**Task to complete:**
Convert the items starting with the line containing "this 845×633 image." and continuing through the line containing "damaged gray sedan [56, 105, 816, 576]" into a two-column CSV with the header columns input and output. Give one row per item, placing its text and its answer each in a single quoted field with line breaks replaced by spaces.

**Record extracts:**
• • • •
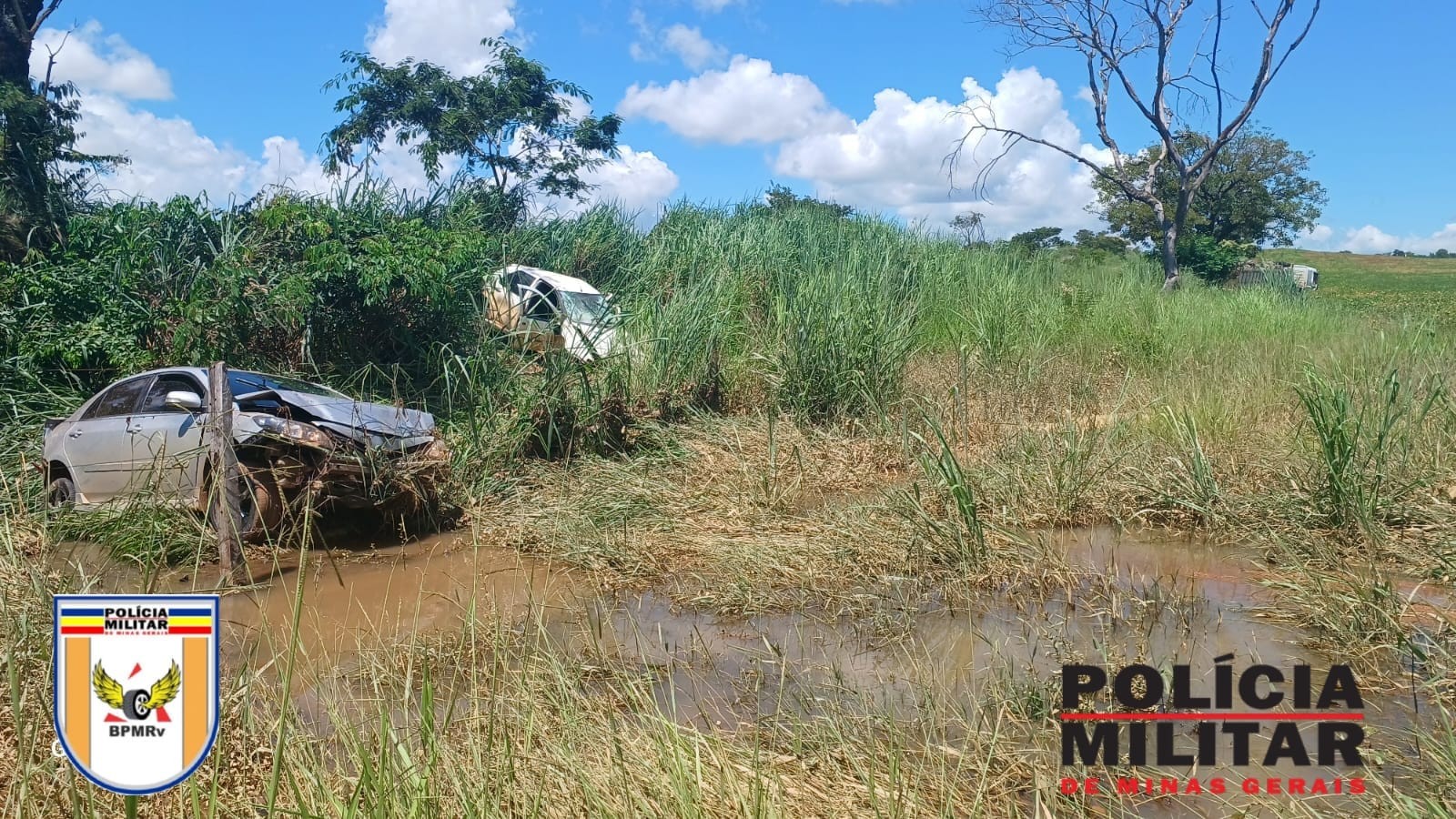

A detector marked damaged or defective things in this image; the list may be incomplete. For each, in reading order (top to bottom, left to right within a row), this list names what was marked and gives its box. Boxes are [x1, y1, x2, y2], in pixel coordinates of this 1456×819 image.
• • • •
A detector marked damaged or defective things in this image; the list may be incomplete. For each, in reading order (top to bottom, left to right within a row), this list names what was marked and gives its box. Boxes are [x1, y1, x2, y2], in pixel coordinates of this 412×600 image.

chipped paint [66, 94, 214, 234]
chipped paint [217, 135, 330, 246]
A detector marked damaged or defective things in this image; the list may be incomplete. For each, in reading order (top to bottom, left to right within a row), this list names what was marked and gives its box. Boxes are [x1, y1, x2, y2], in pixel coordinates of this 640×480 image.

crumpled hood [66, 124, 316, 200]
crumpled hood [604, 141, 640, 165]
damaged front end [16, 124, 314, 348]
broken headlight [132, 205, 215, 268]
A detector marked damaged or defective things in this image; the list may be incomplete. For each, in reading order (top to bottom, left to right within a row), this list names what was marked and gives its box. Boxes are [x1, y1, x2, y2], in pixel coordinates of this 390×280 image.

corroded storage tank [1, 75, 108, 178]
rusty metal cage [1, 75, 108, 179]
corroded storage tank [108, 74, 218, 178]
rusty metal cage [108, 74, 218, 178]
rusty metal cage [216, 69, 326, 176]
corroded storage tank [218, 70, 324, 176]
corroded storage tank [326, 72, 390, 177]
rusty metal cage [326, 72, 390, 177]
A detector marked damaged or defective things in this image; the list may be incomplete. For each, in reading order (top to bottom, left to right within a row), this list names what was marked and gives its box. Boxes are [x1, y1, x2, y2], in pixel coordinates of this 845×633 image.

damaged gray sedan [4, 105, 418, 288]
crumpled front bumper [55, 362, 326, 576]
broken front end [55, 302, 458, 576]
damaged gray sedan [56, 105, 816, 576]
• • • •
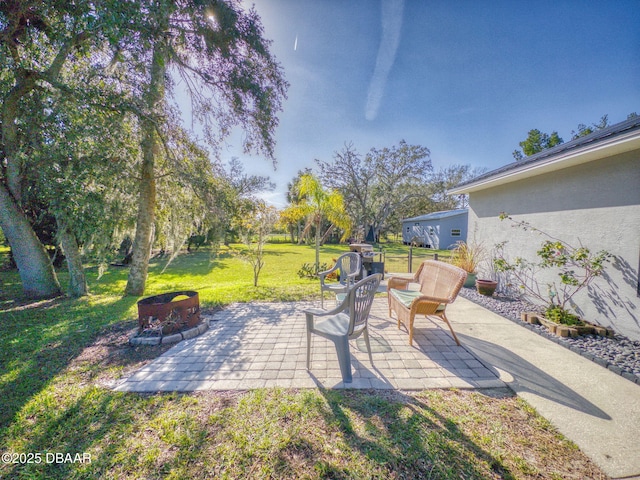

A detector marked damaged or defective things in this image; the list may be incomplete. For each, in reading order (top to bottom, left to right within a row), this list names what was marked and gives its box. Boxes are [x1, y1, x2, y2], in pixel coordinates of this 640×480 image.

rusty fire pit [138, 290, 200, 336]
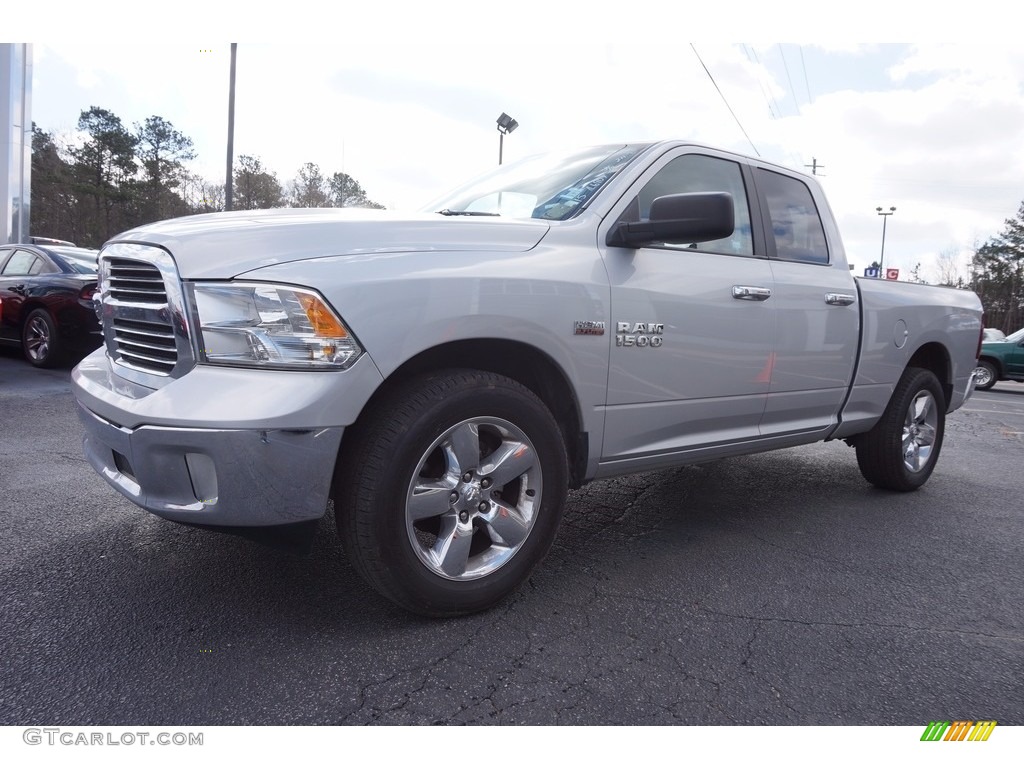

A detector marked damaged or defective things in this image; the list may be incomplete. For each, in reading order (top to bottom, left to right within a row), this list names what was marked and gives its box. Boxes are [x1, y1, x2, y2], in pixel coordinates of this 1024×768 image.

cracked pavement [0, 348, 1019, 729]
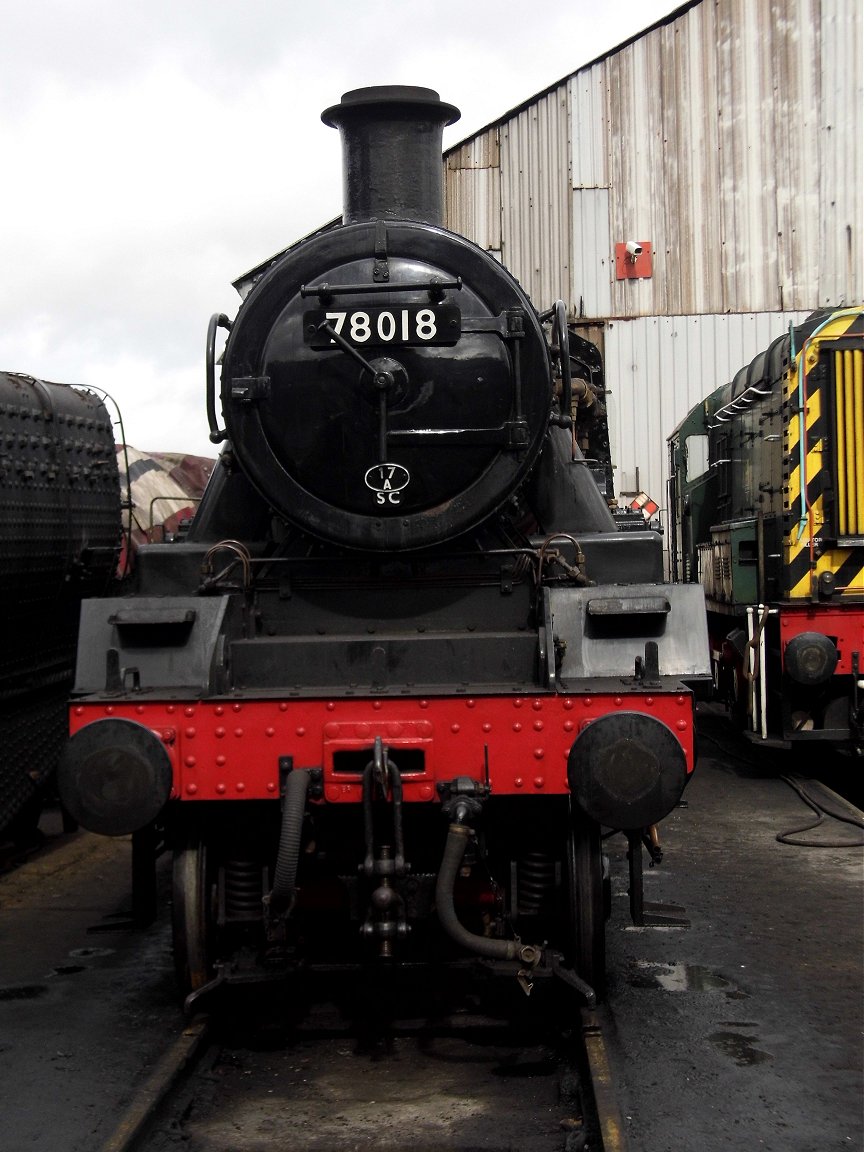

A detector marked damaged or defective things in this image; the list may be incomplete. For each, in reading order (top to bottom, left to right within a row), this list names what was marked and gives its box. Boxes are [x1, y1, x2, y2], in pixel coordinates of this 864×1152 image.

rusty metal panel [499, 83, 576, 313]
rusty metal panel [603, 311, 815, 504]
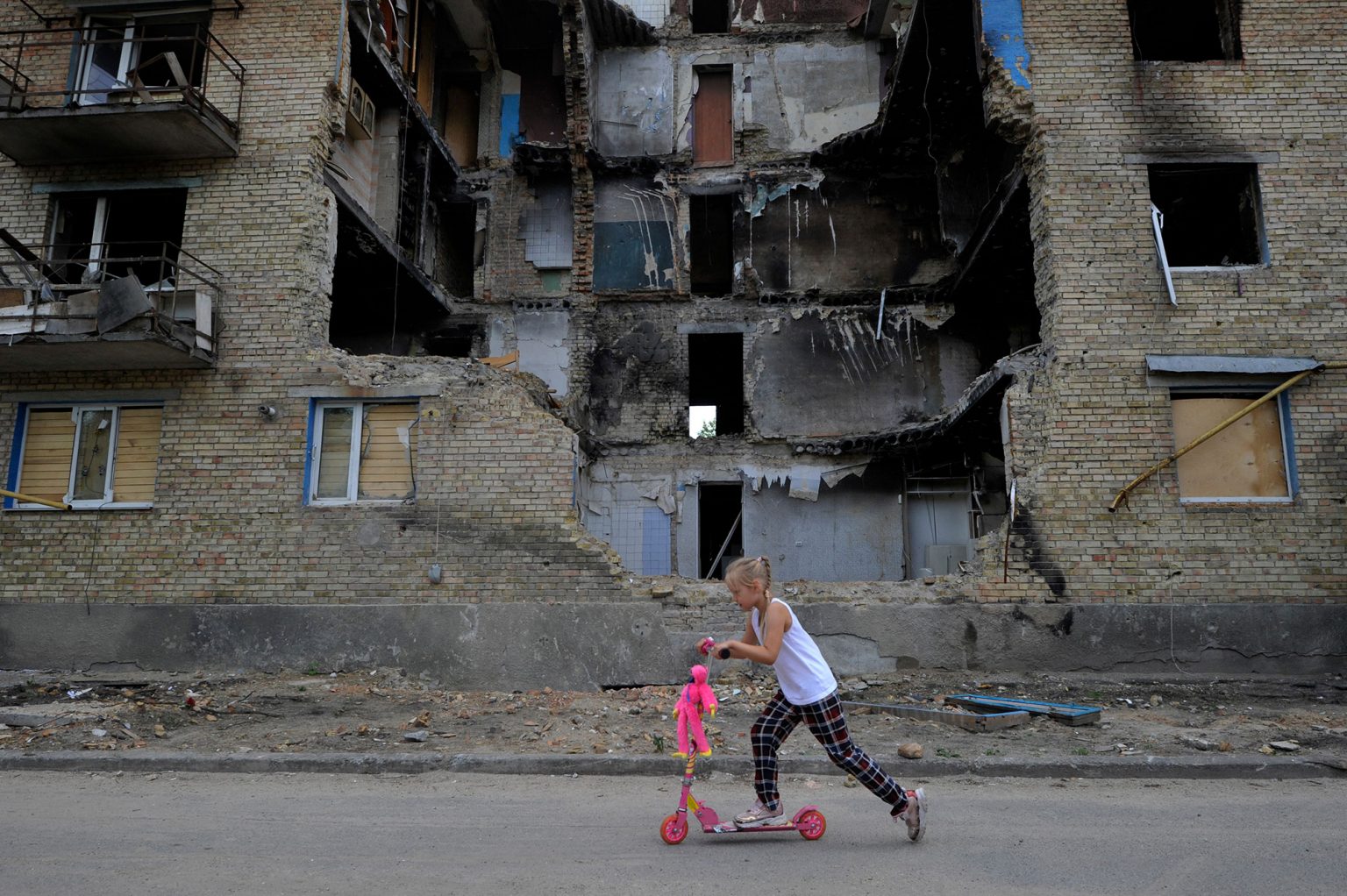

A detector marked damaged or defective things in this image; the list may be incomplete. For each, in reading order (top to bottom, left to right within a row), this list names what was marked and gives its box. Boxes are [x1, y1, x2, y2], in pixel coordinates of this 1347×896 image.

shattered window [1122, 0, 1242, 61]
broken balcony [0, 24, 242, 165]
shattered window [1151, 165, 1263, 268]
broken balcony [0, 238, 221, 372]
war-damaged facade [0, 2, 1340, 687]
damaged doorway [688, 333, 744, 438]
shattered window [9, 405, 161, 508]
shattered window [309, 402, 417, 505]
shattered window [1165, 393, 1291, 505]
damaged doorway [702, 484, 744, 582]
• • • •
**Expected answer:**
input,output
"A detector marked damaged or defective things in this image; the list may be incomplete. For each, in reading order (top to bottom, left to right within a row), this list names what was marked and gives its box. Boxes are [x1, y1, x2, y2], in pixel coordinates of this 845×633 image.","damaged gray sedan [4, 105, 418, 288] crumpled front bumper [55, 362, 326, 576] broken front end [55, 302, 458, 576] damaged gray sedan [56, 105, 816, 576]"